Problème à résoudre: Mettez à jour l'extrait sur les rythmes scolaires : reprenez le passage allant de « Près de la moitié » jusqu'à « travail des femmes. », en remplaçant « occasion manquée » par « chance manquée ».

Extrait du texte:
Près de la moitié des communes françaises ont fait le choix à la rentrée 2017 de revenir à la semaine de quatre jours pour les écoles primaires et maternelles publiques. Pour Emma Duchini et Clémentine Van Effenterre, toutes deux postdoctoral research fellows respectivement à l’université de Warwick et à la Harvard Kennedy School, ce retour constitue une occasion manquée d’atténuer les inégalités entre les femmes et les hommes sur le marché du travail, l’organisation des rythmes scolaires ayant des répercussions importantes sur l’allocation du temps de travail des femmes.

Données fournies:
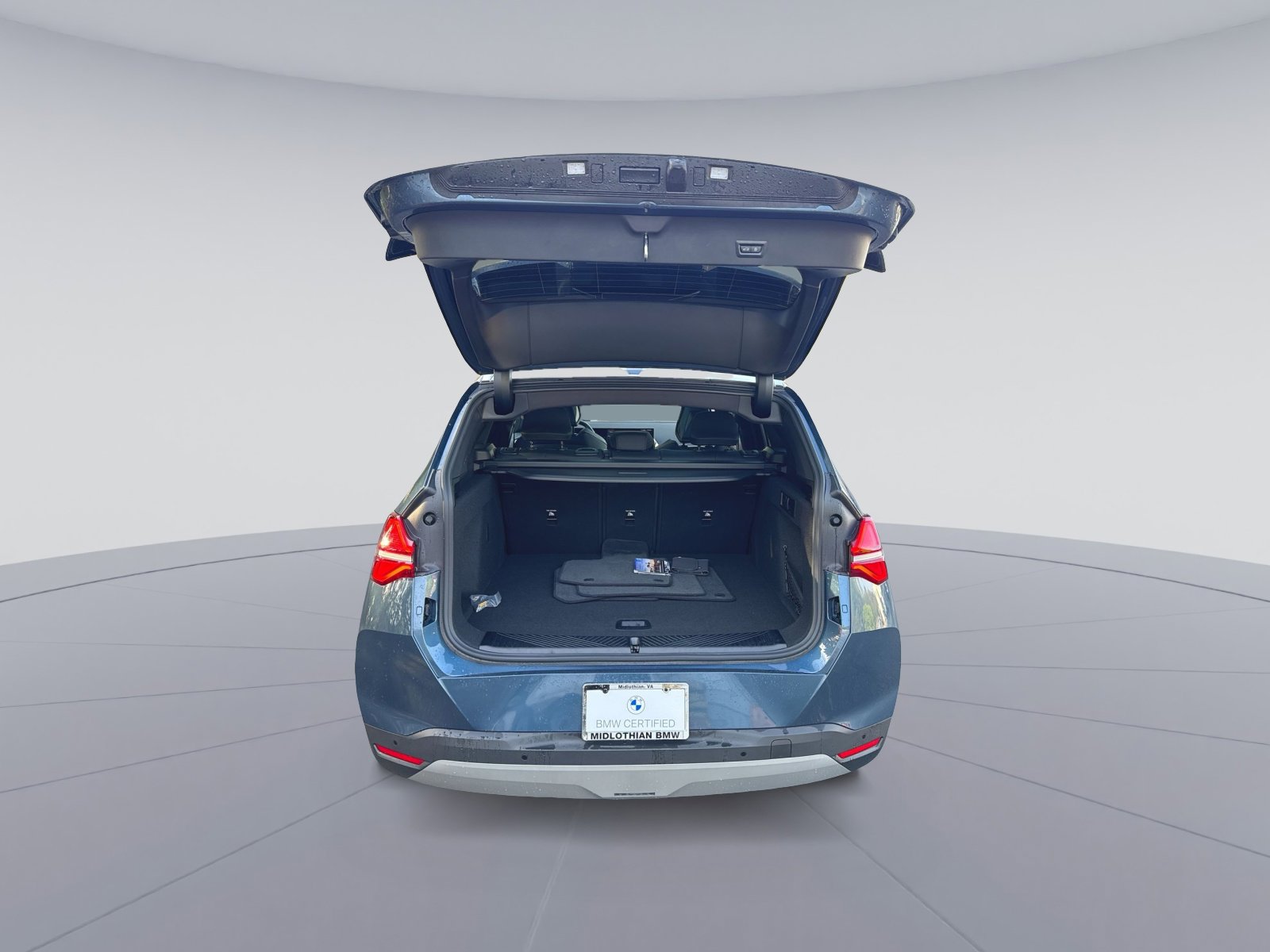 Certified 2025 BMW X3 xDrive30i image 28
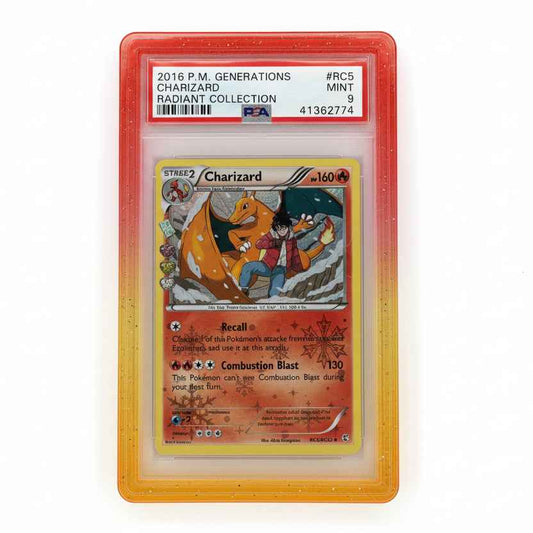 Charizard RC5/RC32 PSA 9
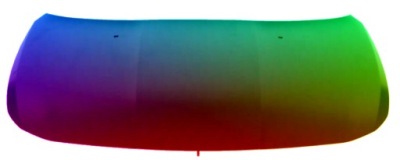 Капот fiat tipo od 2016 кожен колір фото №1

Résultat ci-dessous:
Près de la moitié des communes françaises ont fait le choix à la rentrée 2017 de revenir à la semaine de quatre jours pour les écoles primaires et maternelles publiques. Pour Emma Duchini et Clémentine Van Effenterre, toutes deux postdoctoral research fellows respectivement à l’université de Warwick et à la Harvard Kennedy School, ce retour constitue une chance manquée d’atténuer les inégalités entre les femmes et les hommes sur le marché du travail, l’organisation des rythmes scolaires ayant des répercussions importantes sur l’allocation du temps de travail des femmes.